As I arrived, I found I had got a letter. Letters - or at least bills and advertising circulars - are not so unusual in their arrival and, as this morning, I generally collect them from the letter box on the ground floor. Nor is their disposal so uncommon: most of them go unopened into the round waste paper in the corner. No, what was unusual was the manner in which this particular letter was delivered.
Some time ago, I recalled that I had put my name down for an apprenticeship scheme; you know, one of those arrangements which sponsors a young person to take up a specific vocation, and gives the older and more experienced individual - that would be me, in this case - the opportunity to hand on the fruits of centuries of experience and the wisdom of the ages.
Not that I was sure why anybody would want to become a private detective as an actual, active choice. I only took up the trade when I left the police force so abruptly; it was the only job I could think of that I was qualified for. Besides, private eyes are generally solitary types who don't really go for teamwork in a big way - with a few notable exceptions in my case. But there was a modest payment involved - I can always use the money - and it didn't seem much like hard work. Anyway, I had signed the forms and sent them off in the mail, and I hadn't heard anything in response - until today.
If I had thought about it at all, I guess I was expected some spotty, wet-behind-the ears youth to turn up, clutching a virgin notebook and asking a lot of damn-fool questions.
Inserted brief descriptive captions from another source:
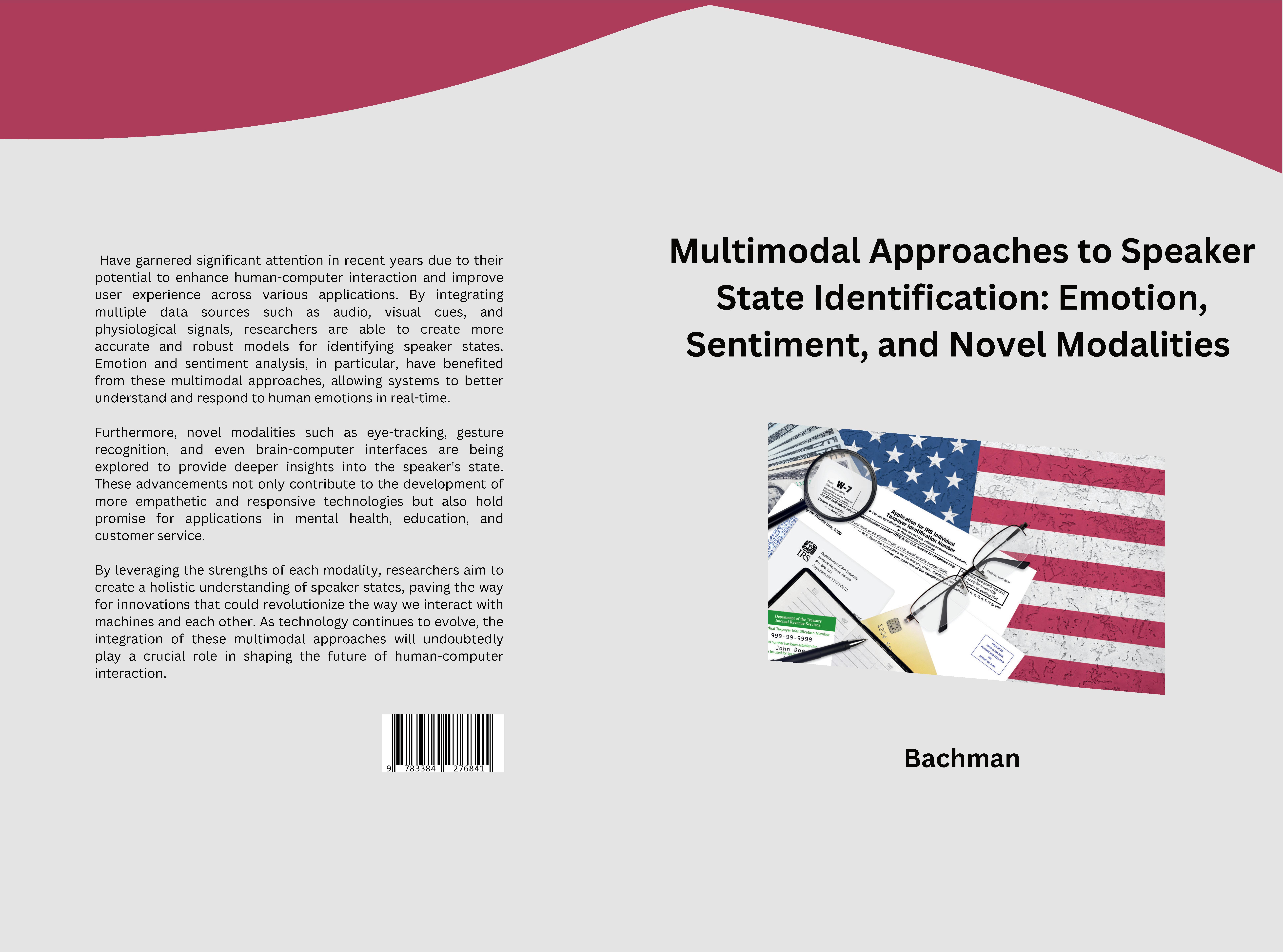 Gesamtes Coverbild Multimodal Approaches to Speaker State Identification: Emotion, Sentiment, and Novel Modalities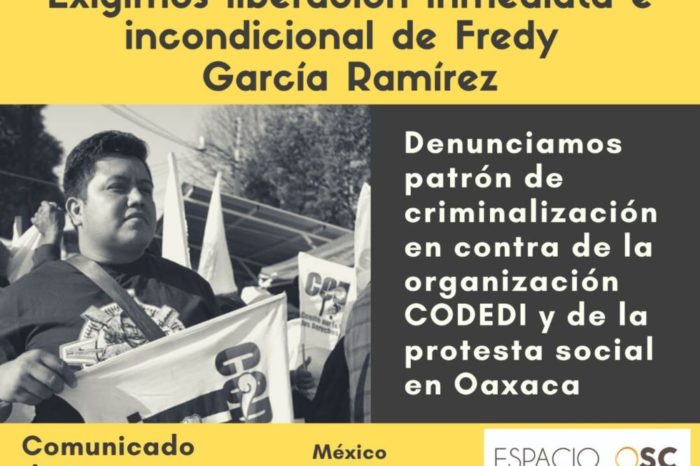 Comunicado de prensa: Exigimos liberación inmediata e incondicional de Fredy García Ramírez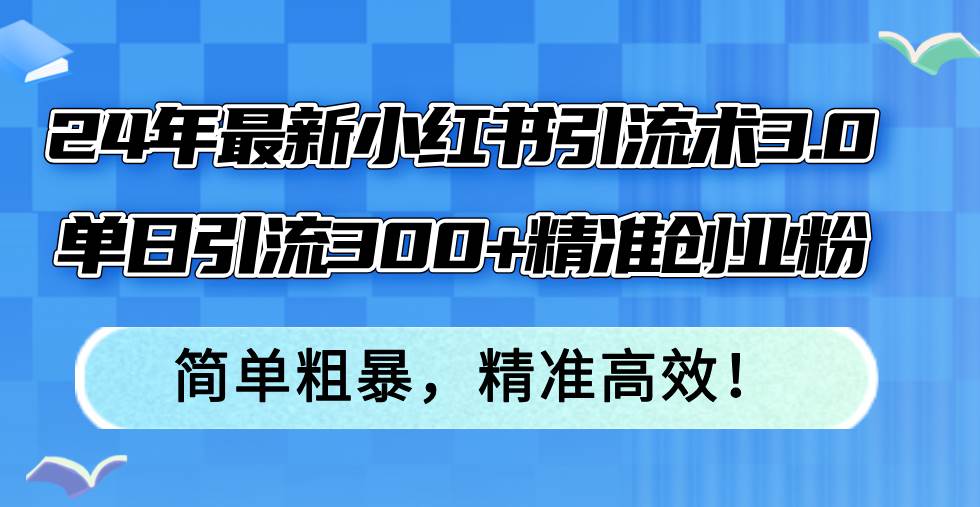 24年最新小红书引流术3.0，单日引流300+精准创业粉，简单粗暴，精准高效！-领航创业网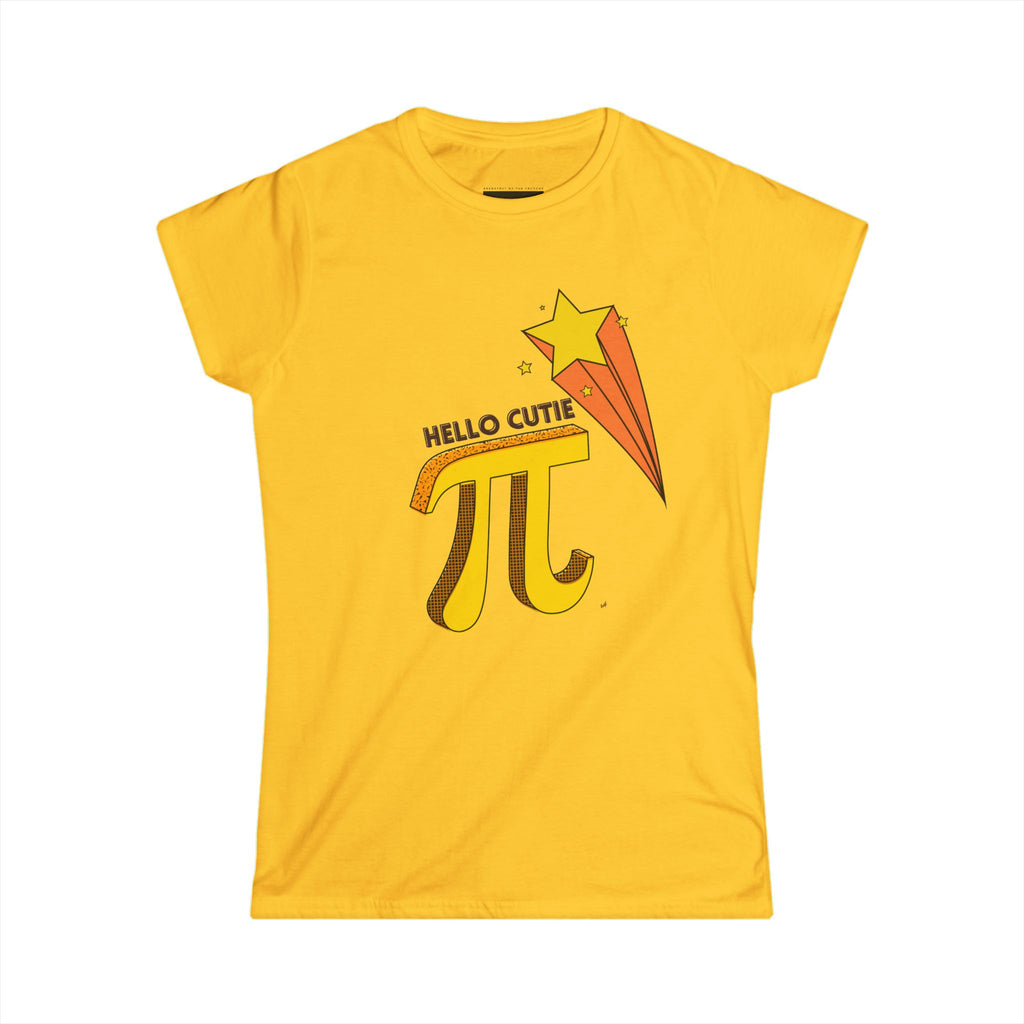 Hello Cutie Pi- Women Soft Tee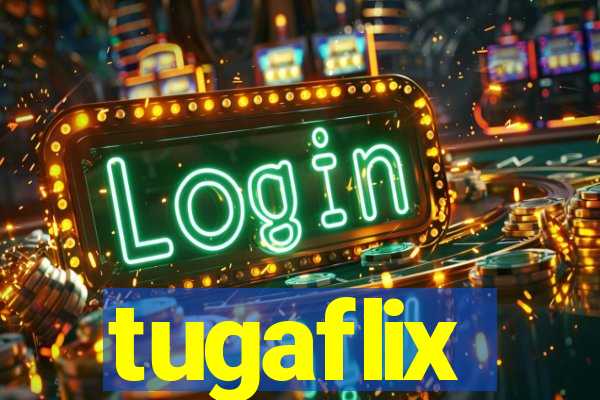 tugaflix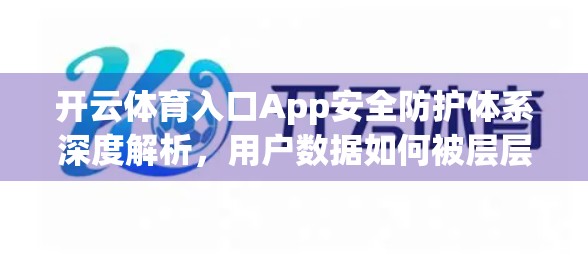 开云体育入口App安全防护体系深度解析，用户数据如何被层层守护？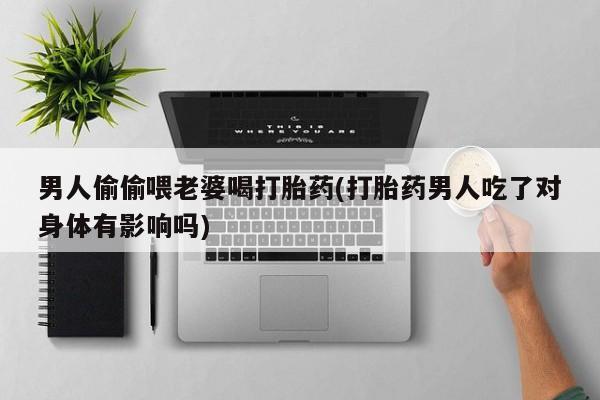打胎药货到付款男人偷偷喂老婆喝打胎药(打胎药男人吃了对身体有影响吗)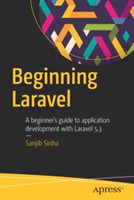 Beginning Laravel A beginner's guide to application development with Laravel 5.3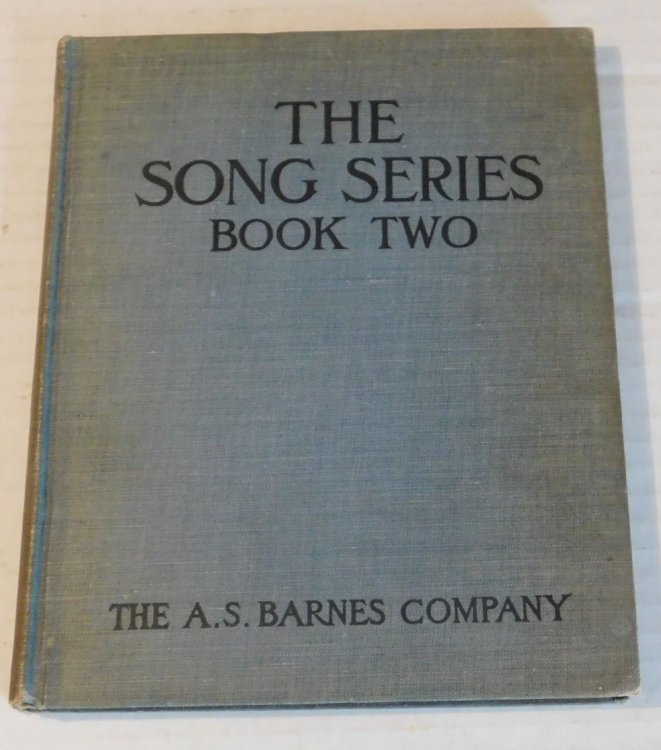 THE SONG SERIES: BOOK TWO. [Inscribed & signed by Jerome Robbins' first dance instructor Alys E. Bentley].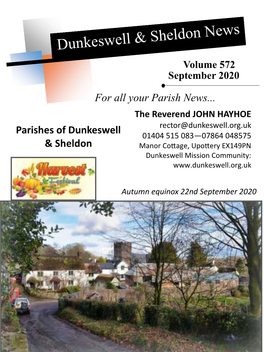 For All Your Parish News... Parishes of Dunkeswell & Sheldon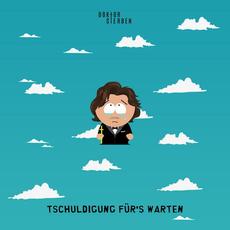 Tschuldigung für's Warten mp3 Album by Doktor Sterben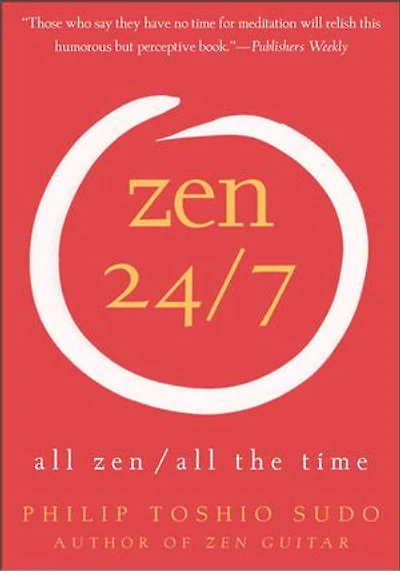 Zen 24/7: All Zen, the Time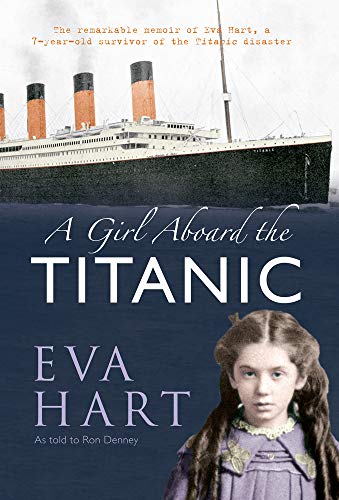 Beispielbild fr A Girl Aboard the Titanic: The Remarkable Memoir of Eva Hart, a 7-year-old Survivor of the Titanic Disaster zum Verkauf von WorldofBooks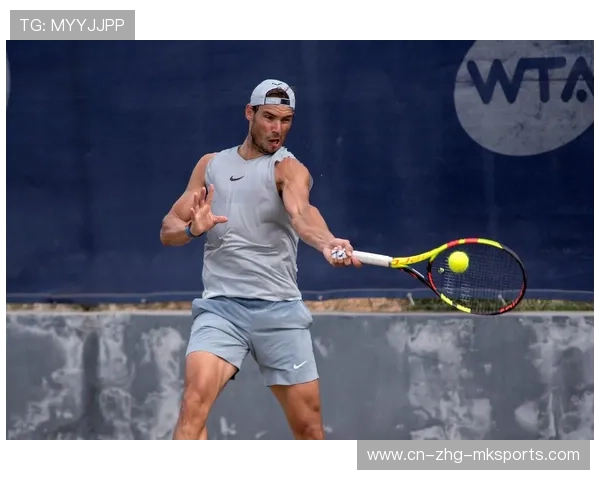 纳达尔备战回归，训练视频曝光后引发全网热议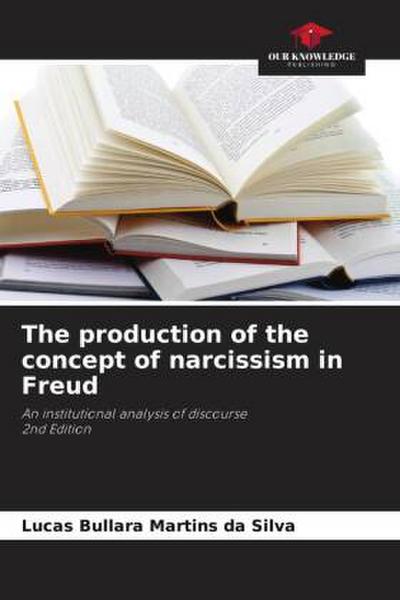 The production of the concept of narcissism in Freud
Or maybe some gun-toting meatball, ready to get drunk on adrenaline and machismo.
The person holding the letter of introduction and sitting demurely in the better of my guest chairs on the visitors side of the desk was obviously young, but was definitely not spotty nor evidently a meatball, and the intelligently appraising look I got when I opened my own office door suggested that the level of dampness behind the lobes was distinctly lower than average.
"PI Gask?" she asked, standing up politely as I staggered over the threshold.
I grunted my confirmation as I hung my battered hat on the stand by the door. I tossed the other letters onto the worn leather and threw myself into the squeaky swivel chair on my side of the desk.
"So who are you?" I asked, although a suspicion had already lodged itself in the back of my head.
"Campsie Burnside," she said calmly, proffering the letter she held in her hand, "I'm your apprentice."